Solved – Small and unequal sample sizes

small-samplestatistical significance

I have a data set consisting of a small number of participants: n=5, n=5, n=2. I want to compare the means on a particular variable. I've done a 1-way anova and the p-value was .07, the Welch test gives me p = .005. Which is correct?

Best Answer

I agree with kjetil. The Welch test is a two sample test of differences between sample means when the variances are assumed to be different. The variance estimate is based on estimates of separate individual variances rather than a pooled estimate of a common variance. So the test statistic under the null hypothesis does not have a $t$ distribution but can be approximated by a $t$ with a particular df parameter that may not be an integer. If the original data are approximately normal which test to use depends on whether the variances are equal. With sample sizes this small you cannot even assess the adequacy of the normality assumption much less the equality of variance assumption. So of the various frequentist approaches (1) parametric two sample $t$ test, (2) parametric Welch test and (3) nonparamnetric Wilcoxon rank sum test, you have no way to be confident that one is better than the others and they all can give very different p-values and possibly lead to conflicting conclusions.

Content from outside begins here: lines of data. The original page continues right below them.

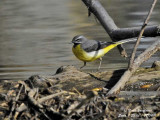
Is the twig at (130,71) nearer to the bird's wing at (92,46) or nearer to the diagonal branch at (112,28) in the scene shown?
the diagonal branch at (112,28)

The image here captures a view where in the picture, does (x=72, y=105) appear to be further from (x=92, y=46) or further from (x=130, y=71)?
(x=92, y=46)

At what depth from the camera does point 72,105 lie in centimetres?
644

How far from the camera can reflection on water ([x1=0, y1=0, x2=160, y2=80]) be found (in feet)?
38.0

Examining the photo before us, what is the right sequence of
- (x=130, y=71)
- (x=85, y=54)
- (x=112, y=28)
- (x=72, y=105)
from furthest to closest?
(x=85, y=54) < (x=112, y=28) < (x=130, y=71) < (x=72, y=105)

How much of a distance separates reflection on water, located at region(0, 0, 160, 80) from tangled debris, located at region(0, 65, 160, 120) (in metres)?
3.67

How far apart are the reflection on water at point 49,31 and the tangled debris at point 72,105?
145 inches

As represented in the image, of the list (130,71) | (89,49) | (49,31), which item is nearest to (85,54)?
(89,49)

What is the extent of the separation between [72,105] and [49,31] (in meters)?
9.77

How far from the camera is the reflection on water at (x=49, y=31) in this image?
1158 cm

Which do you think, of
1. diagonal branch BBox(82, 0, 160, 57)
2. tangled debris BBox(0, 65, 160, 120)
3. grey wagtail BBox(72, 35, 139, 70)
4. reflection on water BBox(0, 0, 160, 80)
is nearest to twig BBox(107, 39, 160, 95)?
tangled debris BBox(0, 65, 160, 120)

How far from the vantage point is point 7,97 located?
6957 mm

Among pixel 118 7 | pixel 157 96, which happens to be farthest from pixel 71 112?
pixel 118 7

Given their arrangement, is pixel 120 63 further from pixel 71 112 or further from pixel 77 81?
pixel 71 112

In my view this means that you cannot do inference because the sample size is just too small. Some may incorrectly think that the bootstrap can bail you out. But it can't. Also we see other assert that Bayesian methods can save the day. I disagree with that too because for Bayesian methods the conclusion will be dominated by the prior and the data will not have much influence. I think it is foolish to put so much dependence on the prior particularly if you can't make a strong case for using a specific prior.